『怒らないで生きるには』(アルボムッレ・スマナサーラ、しりあがり寿)
これは模写です。 |
怒らないで生きるには
スリランカの上座部仏教のアルボムッレ・スマナサーラ長老と漫画家のしりあがり寿さんのコラボ作品『怒らないで生きるには』を読んだ。前半は「消えたケーキ」というタイトルのマンガ。ケーキを買いたいと駄々をこねる娘に対する母親の怒りがケーキ屋のマスターに向き、そのマスターの怒りが店員の女性に向き、女性は帰宅して彼氏に怒り…と怒りの連鎖がどんどん大きくなってついには、というストーリーでした。しりあがり画伯のゆるーい感じの絵で怒りを表現されるとかえって怖い。
相手に対して直接言えない怒りが、他の人や対象に向くことって、たしかに普段の生活でもよくあることだ。半分、やつあたりと気づいていながらやめられないこともあるし、やつあたりという自覚すらないことだって多い。
怒ると気分は最悪で、ロクなことはない。わかっているのに私たちは、毎日何度もムッとし、小競り合いをしている。私たちは、怒らないで幸せに生きることができないのだろうか―。そんな疑問を抱いて、漫画界の偉才・しりあがり寿氏が、お釈迦様の本来の教えを説くスマナサーラ師と対面。怒りをめぐる問答が始まった。人はなぜ怒るのか?「正しい怒り」はあるのか?「怒る」と「叱る」の違いは何か?暴力を振るわれたらどうすればよいのか?どんなに苦しいことにも怒らず、運命だと受け入れるべきなのか?本書は、怒らないで幸せに生きる方法が明快にわかる幸福の手引き書である。
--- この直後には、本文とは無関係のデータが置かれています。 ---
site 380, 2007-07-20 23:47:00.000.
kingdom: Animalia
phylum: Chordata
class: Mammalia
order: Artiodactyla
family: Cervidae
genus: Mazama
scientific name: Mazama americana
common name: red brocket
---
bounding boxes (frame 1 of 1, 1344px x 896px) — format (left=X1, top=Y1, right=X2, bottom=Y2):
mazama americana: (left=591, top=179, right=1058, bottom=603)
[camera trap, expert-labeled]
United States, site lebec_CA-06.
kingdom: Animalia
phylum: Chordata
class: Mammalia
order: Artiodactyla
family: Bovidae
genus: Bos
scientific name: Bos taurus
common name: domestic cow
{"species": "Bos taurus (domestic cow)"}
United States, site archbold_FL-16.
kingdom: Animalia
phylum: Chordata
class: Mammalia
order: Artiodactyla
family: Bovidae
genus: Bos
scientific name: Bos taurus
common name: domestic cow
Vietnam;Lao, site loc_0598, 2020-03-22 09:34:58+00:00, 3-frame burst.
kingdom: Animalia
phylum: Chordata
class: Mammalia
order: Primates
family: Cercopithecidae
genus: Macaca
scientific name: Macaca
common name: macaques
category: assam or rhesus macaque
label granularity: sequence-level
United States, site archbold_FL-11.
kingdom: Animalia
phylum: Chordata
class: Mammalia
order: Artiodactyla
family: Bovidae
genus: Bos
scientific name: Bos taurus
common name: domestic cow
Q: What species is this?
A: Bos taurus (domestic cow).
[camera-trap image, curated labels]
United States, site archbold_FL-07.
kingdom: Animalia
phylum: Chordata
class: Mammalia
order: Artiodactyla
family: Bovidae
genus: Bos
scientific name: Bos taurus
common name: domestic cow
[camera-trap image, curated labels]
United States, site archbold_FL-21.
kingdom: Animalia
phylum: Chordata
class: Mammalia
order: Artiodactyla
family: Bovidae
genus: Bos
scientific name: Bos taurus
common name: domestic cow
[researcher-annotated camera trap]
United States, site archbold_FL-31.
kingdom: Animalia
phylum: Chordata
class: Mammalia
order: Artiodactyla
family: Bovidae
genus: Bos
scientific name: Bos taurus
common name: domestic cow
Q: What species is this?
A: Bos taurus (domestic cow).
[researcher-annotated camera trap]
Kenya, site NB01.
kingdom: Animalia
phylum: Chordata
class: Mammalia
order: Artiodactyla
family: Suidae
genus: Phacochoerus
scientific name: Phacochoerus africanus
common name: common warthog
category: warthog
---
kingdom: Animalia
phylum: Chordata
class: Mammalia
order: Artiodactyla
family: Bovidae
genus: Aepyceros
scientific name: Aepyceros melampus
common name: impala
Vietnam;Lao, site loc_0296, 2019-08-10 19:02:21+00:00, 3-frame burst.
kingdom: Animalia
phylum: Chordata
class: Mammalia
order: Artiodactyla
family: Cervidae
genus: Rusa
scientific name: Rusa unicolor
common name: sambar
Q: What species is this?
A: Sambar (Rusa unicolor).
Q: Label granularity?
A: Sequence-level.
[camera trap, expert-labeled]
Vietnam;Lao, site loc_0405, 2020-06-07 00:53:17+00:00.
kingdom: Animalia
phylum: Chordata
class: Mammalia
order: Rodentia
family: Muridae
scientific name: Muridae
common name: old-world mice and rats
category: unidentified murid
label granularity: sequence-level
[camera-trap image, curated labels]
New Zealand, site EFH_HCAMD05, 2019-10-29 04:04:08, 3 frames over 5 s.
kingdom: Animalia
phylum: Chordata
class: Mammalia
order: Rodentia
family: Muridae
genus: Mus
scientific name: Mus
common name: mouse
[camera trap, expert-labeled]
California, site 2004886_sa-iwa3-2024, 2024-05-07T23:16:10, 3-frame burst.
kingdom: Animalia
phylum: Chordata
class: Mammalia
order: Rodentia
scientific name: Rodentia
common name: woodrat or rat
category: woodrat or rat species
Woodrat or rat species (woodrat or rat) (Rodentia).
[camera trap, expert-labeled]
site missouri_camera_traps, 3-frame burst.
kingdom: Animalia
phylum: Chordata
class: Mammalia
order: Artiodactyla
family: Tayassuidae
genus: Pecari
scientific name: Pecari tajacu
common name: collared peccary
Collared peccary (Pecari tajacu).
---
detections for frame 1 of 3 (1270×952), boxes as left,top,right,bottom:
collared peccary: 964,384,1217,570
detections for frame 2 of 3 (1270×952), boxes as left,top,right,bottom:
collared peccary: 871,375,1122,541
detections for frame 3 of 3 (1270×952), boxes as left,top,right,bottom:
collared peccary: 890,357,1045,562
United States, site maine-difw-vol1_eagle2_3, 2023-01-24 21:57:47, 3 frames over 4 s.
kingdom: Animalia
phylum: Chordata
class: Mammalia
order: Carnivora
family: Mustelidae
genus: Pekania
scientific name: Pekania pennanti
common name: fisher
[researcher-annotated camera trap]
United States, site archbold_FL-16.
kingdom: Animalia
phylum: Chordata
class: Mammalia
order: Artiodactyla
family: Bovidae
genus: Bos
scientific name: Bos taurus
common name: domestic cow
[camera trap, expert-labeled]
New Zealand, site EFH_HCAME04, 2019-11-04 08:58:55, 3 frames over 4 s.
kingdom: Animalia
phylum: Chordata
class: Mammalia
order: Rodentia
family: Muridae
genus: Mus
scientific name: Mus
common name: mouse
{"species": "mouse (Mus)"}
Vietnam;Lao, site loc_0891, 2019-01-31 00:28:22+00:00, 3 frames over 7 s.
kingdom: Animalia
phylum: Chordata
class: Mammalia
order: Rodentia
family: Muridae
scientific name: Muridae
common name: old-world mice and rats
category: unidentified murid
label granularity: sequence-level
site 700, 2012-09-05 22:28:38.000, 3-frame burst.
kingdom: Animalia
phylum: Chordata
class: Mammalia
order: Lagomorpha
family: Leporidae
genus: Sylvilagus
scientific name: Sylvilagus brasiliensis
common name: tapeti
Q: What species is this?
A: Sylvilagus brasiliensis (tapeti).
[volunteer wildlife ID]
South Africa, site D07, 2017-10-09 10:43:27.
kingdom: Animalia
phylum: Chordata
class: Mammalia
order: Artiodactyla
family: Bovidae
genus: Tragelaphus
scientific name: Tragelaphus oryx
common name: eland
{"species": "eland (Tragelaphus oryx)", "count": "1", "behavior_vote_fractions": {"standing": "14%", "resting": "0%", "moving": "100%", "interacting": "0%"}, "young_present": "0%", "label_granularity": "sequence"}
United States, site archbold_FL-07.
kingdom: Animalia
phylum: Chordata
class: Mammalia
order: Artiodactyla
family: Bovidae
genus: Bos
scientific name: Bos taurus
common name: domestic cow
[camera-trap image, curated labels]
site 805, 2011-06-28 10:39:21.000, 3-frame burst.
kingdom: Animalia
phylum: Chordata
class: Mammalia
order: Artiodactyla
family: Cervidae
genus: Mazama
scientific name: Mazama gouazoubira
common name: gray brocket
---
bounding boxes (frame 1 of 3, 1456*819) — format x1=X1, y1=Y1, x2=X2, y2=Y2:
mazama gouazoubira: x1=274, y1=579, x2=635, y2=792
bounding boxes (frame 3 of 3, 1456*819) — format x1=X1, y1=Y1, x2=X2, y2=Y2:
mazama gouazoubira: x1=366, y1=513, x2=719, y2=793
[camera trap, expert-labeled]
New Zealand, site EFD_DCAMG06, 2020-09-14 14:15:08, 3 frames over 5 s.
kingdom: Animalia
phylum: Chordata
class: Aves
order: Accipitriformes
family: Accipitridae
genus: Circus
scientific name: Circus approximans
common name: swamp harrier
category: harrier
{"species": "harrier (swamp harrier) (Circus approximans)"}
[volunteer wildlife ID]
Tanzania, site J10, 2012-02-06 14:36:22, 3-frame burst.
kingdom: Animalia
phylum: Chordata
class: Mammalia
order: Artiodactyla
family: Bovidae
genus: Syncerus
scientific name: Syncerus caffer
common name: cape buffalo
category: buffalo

表紙にはこんな文章が書いてある。ほんと怒ってもロクなことはないのに、どうしたらいいんでしょうね。なんて思いながら電車でぱらぱら読んでみた。以下、覚書。
怒りとは
自分が期待したように物事がすすまなかったときに人は怒りを感じる。穏やかな人でさえ、怒りの元となる暗い感情が少しずつ蓄積されていく。リミットを超えると怒りとして爆発。ある意味、生きているものはみな怒っている。「生きているかぎり、生命は怒っている」ということが普遍的な真理。仏教では、「無常」(物事が瞬間瞬間変化していくこと)が怒りの原因と考えられているという。
怒るとどうなるの?
怒ると客観的に物事を見ることができなくなる。怒りは猛毒で、私たちの命を脅かす。「正しい怒り」なんてものはない。自分自身の怒りと戦ってもいけない。怒りは伝染するし、連鎖的に拡大していく(マンガで描かれていたのがこの怒りの連鎖でした)。私たちは怒りをコントロールする方法を学ばなければならない。
自我と欲と怒りの関係
自我がある(と思い込んでいる)からこそ私たちは怒る。「自分は正しい」と思っていることには何の根拠もない。「自我というのは錯覚であり、脳の幻覚」だ。自我意識は仮のもので、「自分」という実体があると信じて他人を攻撃するのは間違い。「自分と他人」「敵と味方」といったくだらない区別をなくす。「欲」と「怒り」はコインの表と裏。欲張ると離れていく。
慈しみで怒りをおさめる
「今、怒っているな」と自分に気づけたら、怒りは消える。怒りを正当化せず、我慢して抑えるのでもなく、「観察する」。自分の注意を(怒りの)対象からずらす。後悔ではなく論理的な反省。ユーモアと笑いの活用。自分の話す言葉に気をつける。「ほどほどに怒りを抑える」。智慧と慈悲によって怒りを克服する。慈しみの瞑想。
といった感じの本でした。「自我」とか「私」というのは錯覚だ、脳の幻覚だ、と思えたら確かに小さなことでは腹も立たなくなるだろうけど、それはたいそう難しいことだ。われわれ凡人には「ほどほど」くらいがちょうどいいのかもしれない。